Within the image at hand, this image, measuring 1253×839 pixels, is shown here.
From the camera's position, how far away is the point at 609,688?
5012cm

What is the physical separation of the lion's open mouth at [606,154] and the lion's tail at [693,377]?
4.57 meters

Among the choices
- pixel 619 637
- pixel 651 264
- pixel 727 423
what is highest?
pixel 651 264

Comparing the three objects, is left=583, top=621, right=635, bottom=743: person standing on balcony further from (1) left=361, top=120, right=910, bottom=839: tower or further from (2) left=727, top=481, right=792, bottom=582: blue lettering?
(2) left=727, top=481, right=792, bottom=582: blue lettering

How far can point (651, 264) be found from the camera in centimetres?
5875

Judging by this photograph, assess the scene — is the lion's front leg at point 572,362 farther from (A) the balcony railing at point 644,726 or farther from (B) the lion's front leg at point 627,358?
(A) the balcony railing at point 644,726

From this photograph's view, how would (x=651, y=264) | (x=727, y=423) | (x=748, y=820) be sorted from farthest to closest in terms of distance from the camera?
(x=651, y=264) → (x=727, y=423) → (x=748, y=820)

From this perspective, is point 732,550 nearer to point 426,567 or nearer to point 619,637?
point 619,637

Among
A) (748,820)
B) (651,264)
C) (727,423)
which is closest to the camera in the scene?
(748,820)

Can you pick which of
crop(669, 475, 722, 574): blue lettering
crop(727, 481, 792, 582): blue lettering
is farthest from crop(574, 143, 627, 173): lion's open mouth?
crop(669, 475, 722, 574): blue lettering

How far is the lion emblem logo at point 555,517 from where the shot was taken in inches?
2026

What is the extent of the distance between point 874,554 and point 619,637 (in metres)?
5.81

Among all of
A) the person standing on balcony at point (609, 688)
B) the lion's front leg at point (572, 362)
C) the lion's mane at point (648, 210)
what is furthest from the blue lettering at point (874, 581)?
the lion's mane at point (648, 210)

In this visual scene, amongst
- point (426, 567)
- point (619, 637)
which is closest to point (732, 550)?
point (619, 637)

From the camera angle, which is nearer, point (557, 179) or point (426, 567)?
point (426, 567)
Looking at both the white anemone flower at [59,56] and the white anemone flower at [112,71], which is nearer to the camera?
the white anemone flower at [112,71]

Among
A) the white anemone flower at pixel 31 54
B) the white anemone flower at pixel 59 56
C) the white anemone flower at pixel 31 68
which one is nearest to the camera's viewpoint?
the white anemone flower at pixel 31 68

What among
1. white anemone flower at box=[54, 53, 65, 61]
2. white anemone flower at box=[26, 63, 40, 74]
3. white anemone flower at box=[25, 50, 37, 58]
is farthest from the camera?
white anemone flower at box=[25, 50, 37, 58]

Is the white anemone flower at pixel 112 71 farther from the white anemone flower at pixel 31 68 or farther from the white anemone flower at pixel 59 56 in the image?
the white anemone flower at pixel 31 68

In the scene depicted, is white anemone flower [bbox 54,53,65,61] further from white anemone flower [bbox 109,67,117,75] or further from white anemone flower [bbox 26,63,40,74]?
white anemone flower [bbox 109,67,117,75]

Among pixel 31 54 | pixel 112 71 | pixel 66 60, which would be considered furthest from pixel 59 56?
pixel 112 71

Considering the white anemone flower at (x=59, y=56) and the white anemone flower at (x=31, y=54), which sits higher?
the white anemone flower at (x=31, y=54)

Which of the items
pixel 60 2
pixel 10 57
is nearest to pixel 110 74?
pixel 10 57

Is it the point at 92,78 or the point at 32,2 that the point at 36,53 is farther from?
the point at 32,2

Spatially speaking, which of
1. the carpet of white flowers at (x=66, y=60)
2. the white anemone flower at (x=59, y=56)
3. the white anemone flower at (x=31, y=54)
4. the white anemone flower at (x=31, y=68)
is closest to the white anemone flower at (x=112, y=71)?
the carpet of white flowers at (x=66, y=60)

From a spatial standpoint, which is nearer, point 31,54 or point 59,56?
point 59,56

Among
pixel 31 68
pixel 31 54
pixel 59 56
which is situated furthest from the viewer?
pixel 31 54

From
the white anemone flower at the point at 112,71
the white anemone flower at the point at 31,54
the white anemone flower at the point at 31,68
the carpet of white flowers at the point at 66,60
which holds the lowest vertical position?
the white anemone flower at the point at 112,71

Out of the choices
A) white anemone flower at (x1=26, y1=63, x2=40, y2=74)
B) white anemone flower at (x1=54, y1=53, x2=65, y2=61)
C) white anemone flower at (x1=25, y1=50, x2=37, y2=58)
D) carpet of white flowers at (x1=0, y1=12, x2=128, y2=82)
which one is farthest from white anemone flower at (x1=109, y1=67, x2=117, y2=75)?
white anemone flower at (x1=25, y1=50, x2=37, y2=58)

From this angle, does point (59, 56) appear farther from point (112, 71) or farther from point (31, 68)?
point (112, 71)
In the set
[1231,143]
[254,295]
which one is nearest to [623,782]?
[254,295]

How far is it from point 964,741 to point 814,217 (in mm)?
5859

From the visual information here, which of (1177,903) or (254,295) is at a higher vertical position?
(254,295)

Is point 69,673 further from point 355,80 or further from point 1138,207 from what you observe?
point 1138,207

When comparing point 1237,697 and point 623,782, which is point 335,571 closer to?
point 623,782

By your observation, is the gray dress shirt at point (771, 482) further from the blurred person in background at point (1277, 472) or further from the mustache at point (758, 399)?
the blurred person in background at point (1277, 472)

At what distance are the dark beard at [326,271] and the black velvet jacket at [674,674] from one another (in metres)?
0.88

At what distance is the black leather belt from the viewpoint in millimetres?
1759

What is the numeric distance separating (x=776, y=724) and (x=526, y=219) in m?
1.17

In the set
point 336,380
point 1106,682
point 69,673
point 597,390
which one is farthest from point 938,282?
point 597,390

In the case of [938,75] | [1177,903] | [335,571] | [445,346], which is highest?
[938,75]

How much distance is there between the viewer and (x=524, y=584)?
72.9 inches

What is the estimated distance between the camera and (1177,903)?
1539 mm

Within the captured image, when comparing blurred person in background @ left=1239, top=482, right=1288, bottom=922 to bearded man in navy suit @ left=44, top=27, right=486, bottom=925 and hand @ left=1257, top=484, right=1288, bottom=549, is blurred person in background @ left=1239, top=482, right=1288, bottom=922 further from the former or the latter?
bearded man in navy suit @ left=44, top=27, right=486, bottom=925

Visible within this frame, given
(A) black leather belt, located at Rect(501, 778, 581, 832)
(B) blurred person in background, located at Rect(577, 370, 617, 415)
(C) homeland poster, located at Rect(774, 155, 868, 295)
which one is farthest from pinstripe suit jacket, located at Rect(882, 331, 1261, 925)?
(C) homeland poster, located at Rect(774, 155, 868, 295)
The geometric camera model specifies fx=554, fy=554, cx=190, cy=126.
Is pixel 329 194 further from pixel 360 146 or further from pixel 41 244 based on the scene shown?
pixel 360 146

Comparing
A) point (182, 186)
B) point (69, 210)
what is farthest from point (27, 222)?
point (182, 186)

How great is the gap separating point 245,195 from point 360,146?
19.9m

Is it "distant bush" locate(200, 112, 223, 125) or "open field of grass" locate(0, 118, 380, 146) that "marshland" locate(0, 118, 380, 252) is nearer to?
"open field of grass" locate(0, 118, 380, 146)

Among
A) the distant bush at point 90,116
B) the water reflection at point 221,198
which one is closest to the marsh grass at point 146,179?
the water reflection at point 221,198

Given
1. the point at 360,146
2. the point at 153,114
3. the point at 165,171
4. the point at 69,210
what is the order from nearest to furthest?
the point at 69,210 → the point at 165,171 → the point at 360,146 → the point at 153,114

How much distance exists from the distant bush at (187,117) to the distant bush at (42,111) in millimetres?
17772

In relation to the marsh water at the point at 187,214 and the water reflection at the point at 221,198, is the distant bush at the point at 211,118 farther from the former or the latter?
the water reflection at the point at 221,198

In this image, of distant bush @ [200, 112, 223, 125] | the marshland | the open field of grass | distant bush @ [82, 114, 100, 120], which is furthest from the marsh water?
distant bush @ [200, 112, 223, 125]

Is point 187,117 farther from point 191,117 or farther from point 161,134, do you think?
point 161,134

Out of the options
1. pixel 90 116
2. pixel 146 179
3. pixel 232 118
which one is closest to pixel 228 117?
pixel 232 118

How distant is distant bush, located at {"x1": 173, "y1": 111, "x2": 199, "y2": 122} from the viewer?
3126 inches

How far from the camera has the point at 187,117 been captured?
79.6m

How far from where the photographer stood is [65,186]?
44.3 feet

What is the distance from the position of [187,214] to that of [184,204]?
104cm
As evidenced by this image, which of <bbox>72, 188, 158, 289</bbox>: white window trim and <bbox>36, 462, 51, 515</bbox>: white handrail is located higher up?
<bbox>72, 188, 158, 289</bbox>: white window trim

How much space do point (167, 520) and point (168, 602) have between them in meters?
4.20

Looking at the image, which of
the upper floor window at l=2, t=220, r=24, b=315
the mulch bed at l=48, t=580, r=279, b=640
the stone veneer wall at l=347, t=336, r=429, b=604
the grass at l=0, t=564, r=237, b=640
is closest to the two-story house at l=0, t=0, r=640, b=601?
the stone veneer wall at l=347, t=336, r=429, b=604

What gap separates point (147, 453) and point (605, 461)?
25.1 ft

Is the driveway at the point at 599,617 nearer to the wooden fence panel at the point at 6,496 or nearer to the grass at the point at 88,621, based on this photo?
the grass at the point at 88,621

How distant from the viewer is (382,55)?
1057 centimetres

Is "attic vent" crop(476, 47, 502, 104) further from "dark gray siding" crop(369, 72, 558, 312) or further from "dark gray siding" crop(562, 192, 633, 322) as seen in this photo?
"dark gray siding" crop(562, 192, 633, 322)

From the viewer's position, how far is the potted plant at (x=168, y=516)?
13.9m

.....

→ **Directions**:
Repeat the lines from the one containing "What gap separates" through the end of the listing, exactly and without any other lines; both ends are included.

→ **The completed task**:
What gap separates point (147, 453) and point (605, 461)?
25.1 ft

Is the driveway at the point at 599,617 nearer to the wooden fence panel at the point at 6,496 or nearer to the grass at the point at 88,621, based on this photo?
the grass at the point at 88,621

How distant from the viewer is (382,55)?
1057 centimetres

Is "attic vent" crop(476, 47, 502, 104) further from "dark gray siding" crop(369, 72, 558, 312) or further from "dark gray siding" crop(562, 192, 633, 322) as seen in this photo?
"dark gray siding" crop(562, 192, 633, 322)

From the viewer's position, how far is the potted plant at (x=168, y=516)?
13.9m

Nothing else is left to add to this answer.